◆ **Aim**:
Convert every line of the records below into a JSON list of strings, one string per line, and omit the blank lines.

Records
************

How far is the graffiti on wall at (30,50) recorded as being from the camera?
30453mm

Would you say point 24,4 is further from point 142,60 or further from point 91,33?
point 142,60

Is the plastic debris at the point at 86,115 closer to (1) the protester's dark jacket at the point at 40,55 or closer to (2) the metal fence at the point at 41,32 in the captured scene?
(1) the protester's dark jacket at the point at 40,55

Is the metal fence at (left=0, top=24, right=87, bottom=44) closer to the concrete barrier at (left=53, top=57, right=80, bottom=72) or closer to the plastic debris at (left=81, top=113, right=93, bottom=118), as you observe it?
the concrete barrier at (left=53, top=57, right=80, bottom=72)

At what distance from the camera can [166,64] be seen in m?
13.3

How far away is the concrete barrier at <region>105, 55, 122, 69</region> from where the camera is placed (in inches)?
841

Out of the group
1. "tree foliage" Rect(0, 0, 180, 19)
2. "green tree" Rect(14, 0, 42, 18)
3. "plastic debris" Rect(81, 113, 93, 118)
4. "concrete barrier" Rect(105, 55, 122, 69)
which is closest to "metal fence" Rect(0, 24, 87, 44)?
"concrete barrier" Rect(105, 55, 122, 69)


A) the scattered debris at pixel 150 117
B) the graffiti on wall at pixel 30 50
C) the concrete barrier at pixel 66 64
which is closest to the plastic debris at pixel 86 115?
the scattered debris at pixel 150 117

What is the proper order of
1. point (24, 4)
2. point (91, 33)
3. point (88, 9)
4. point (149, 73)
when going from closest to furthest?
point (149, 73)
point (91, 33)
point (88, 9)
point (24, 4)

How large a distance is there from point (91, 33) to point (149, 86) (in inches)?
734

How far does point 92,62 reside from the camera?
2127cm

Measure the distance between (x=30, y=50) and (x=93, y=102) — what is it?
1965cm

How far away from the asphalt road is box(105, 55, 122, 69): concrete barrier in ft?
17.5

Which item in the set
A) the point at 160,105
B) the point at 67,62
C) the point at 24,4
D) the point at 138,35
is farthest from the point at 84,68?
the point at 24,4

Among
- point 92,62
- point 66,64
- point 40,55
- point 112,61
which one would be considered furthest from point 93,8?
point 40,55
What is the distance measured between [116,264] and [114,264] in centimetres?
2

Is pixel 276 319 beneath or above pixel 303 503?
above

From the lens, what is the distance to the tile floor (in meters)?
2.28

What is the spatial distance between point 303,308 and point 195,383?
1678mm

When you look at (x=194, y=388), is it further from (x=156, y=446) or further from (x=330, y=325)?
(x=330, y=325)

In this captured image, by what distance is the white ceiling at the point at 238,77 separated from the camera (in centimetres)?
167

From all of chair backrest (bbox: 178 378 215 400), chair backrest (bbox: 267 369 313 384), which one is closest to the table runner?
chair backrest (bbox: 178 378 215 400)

************

◆ **Output for this task**:
[
  "How far is the graffiti on wall at (30,50) recorded as being from the camera?",
  "30453mm",
  "Would you say point 24,4 is further from point 142,60 or further from point 91,33?",
  "point 142,60",
  "Is the plastic debris at the point at 86,115 closer to (1) the protester's dark jacket at the point at 40,55 or closer to (2) the metal fence at the point at 41,32 in the captured scene?",
  "(1) the protester's dark jacket at the point at 40,55",
  "Is the metal fence at (left=0, top=24, right=87, bottom=44) closer to the concrete barrier at (left=53, top=57, right=80, bottom=72) or closer to the plastic debris at (left=81, top=113, right=93, bottom=118), as you observe it?",
  "the concrete barrier at (left=53, top=57, right=80, bottom=72)",
  "At what distance from the camera can [166,64] be seen in m?",
  "13.3",
  "How far away is the concrete barrier at <region>105, 55, 122, 69</region> from where the camera is placed (in inches)?",
  "841",
  "Out of the group",
  "1. \"tree foliage\" Rect(0, 0, 180, 19)",
  "2. \"green tree\" Rect(14, 0, 42, 18)",
  "3. \"plastic debris\" Rect(81, 113, 93, 118)",
  "4. \"concrete barrier\" Rect(105, 55, 122, 69)",
  "which is closest to \"metal fence\" Rect(0, 24, 87, 44)?",
  "\"concrete barrier\" Rect(105, 55, 122, 69)",
  "A) the scattered debris at pixel 150 117",
  "B) the graffiti on wall at pixel 30 50",
  "C) the concrete barrier at pixel 66 64",
  "which is closest to the plastic debris at pixel 86 115?",
  "the scattered debris at pixel 150 117",
  "What is the proper order of",
  "1. point (24, 4)",
  "2. point (91, 33)",
  "3. point (88, 9)",
  "4. point (149, 73)",
  "when going from closest to furthest?",
  "point (149, 73)",
  "point (91, 33)",
  "point (88, 9)",
  "point (24, 4)",
  "How large a distance is there from point (91, 33) to point (149, 86) (in inches)?",
  "734",
  "How far does point 92,62 reside from the camera?",
  "2127cm",
  "Measure the distance between (x=30, y=50) and (x=93, y=102) — what is it?",
  "1965cm",
  "How far away from the asphalt road is box(105, 55, 122, 69): concrete barrier in ft?",
  "17.5",
  "Which item in the set",
  "A) the point at 160,105",
  "B) the point at 67,62",
  "C) the point at 24,4",
  "D) the point at 138,35",
  "is farthest from the point at 84,68?",
  "the point at 24,4",
  "Among",
  "- point 92,62",
  "- point 66,64",
  "- point 40,55",
  "- point 112,61",
  "which one would be considered furthest from point 93,8?",
  "point 40,55",
  "What is the distance measured between [116,264] and [114,264] in centimetres?",
  "2",
  "Is pixel 276 319 beneath or above pixel 303 503?",
  "above",
  "From the lens, what is the distance to the tile floor (in meters)?",
  "2.28",
  "What is the spatial distance between point 303,308 and point 195,383?",
  "1678mm",
  "When you look at (x=194, y=388), is it further from (x=156, y=446) or further from (x=330, y=325)?",
  "(x=330, y=325)",
  "In this captured image, by what distance is the white ceiling at the point at 238,77 separated from the camera (in centimetres)?",
  "167",
  "From all of chair backrest (bbox: 178 378 215 400), chair backrest (bbox: 267 369 313 384), which one is closest to the table runner?",
  "chair backrest (bbox: 178 378 215 400)"
]